It seems as though every week brings a new study declaring the “health benefits” of foods or drinks that, actually, aren’t all that good for us. One recent example is a study which found that fruit juice (containing only natural sugars) led to small but significant reductions in blood pressure when consumed moderately. Such findings often lead to headlines proclaiming that drinking fruit juice regularly can help with high blood pressure, which, when taken at face value, are – unfortunately – misleading.
Speak to any nutritionist or health expert, and you’ll quickly learn that fruit juice – even when it contains zero additives or added sugar – is not actually as good for us as we might think. Of course, juices which are totally natural (especially low GI fruits, like berries) can be beneficial for our health, but if you are making a smoothie for example, it’s best to blend fruit with some vegetables, to increase fibre intake and prevent extreme blood sugar spikes. Most of us aren’t drinking our own homemade versions anyway – we’re far more likely to turn to convenient smoothies and juices at the supermarket.
It’s not just juices – lots of other shop-bought foods and drinks are now deemed ultra-processed, despite being packaged with labels that point to their health benefits. Medical scientist and public health nutritionist, Dr Federica Amati, calls this the “health halo” effect. “It’s a term we use to describe when ultra-processed (UPF) and other packaged foods are labelled a ‘good source of vitamin D’, or ‘high in fibre’ to make it seem like they’re a healthy option,” she says.
“Examples include ‘low fat’ or ‘low calorie’, and even naming products to make them sound better by adding ‘light’ to the name. Minimally processed and whole foods don’t feature these: you never see a tin of beans that says ‘gut healthy’, or cucumber with ‘low calorie’ on it. Truly healthy food doesn’t need to market itself as healthy. Studies have shown that these tactics skew our behaviour,” Dr Amati says. “We’re more likely to opt for products that indicate they’re ‘light’, for example, than those that don’t.”
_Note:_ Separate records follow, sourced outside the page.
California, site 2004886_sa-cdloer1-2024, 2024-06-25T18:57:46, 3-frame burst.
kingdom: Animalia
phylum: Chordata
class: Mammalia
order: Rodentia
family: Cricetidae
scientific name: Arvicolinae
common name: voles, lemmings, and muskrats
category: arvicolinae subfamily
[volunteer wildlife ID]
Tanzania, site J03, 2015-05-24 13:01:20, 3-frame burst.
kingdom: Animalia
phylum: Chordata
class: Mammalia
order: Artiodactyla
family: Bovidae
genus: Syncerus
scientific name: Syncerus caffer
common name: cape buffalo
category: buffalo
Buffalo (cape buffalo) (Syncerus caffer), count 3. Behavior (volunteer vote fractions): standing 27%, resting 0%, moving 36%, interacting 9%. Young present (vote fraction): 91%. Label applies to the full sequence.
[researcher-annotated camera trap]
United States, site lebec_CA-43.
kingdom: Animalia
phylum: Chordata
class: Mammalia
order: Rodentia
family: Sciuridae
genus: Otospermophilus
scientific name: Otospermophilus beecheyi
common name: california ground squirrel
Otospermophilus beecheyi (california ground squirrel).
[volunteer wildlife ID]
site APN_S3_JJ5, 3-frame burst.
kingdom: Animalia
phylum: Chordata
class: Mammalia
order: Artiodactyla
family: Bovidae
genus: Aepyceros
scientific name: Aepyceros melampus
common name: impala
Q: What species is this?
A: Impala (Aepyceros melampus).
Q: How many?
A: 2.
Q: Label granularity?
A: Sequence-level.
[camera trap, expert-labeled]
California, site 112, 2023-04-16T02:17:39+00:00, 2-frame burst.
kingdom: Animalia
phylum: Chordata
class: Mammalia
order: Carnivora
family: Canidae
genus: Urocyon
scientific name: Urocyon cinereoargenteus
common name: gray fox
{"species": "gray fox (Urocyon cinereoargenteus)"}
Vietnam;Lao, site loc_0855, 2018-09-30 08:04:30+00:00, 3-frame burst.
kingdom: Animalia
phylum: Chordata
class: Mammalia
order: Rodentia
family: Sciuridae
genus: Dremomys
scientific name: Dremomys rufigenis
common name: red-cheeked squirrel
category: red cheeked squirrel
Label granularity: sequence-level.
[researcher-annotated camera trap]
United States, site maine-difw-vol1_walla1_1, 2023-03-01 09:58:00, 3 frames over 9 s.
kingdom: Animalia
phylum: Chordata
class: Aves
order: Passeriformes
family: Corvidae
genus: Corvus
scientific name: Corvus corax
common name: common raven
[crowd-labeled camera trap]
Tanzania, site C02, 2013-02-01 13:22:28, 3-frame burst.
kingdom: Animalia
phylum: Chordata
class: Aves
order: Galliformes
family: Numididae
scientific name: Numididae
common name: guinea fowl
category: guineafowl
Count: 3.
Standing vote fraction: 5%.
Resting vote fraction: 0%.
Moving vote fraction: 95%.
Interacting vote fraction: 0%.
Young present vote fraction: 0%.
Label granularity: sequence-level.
Shoppers are not to blame. The aim of food marketing is to sell to us, so it’s in manufactuers’ interests to package foods with these labels, misleading as they may be. “The science surrounding what makes some of these foods less healthy for us is also fairly recent, and some believe that differentiating these foods isn’t clear cut,” says Dr Amati. “The vast majority of studies on UPFs (that tend to feature these health halo claims) associate them with measurably poorer health outcomes.”
She recommends trying to look past labels and focusing instead on the actual ingredients list to understand exactly what it is that you’re buying (and consuming). My personal tip: if a food or drink contains a number of ingredients that you’ve never heard of (or that sound chemical) on the list, then chances are it belongs in the UPF category. You can also see added sugars and sweeteners on this list, which can help us to make more informed decisions on what we eat. “Cardboard is low fat, low calorie and low sugar, as well as being vegan and gluten free,” says Dr Amati. “But I wouldn’t recommend eating it!”
Here, she shares the five top food and drinks that might sound healthy, but often aren’t:
Supermarket juice and smoothies
“A classic example of a ‘source of vitamins’ that are ‘made with real fruit’ and/or ‘1 of your 5 a day’, supermarket juices and smoothies are sweet beverages that contribute directly to increased risk of tooth decay in children, and risk of obesity and type 2 diabetes in adults.”
“These are often labelled as ‘high in protein, ‘paleo’, ‘keto’ and ‘low in sugar’, and they often contains dozens of ingredients, many of which are artificial sweeteners and emulsifiers that we know are not helpful for our gut microbes and health. Let alone the fact that virtually nobody in the UK needs to be supplementing with protein.”
“Again, breakfast cereals are ‘a source of vitamin D’, ‘made with whole grains’, ‘plant-based’ and ‘contain iron’, but are mostly UPF: high in sugar or sweetener, low in nutritional value and not a great way to start the day.”
Supermarket pastries and bread
“These are almost always UPF, have been frozen for weeks and cooked ‘fresh on site’ that morning. They can contain up to 30 ingredients, including different types of preservatives, emulsifiers, extracted sugars and starches and artificial colours. Fresh bread and pastry only requires flour, water, yeast or sourdough, and an additional pinch of salt or butter for pastry.”
“The worst culprit. It’s almost impossible for parents to know that they’re UPF because they’re marketed so well. One of the highest rates of UPF consumption is in children under the age of two. They are often weaned on pouches and pre-packed finger foods – this should be an occasional treat, not a majority part of their diet. Examples of marketing terms include ‘encourages self-feeding’, ‘real fruit pieces’ and ‘finger food’.”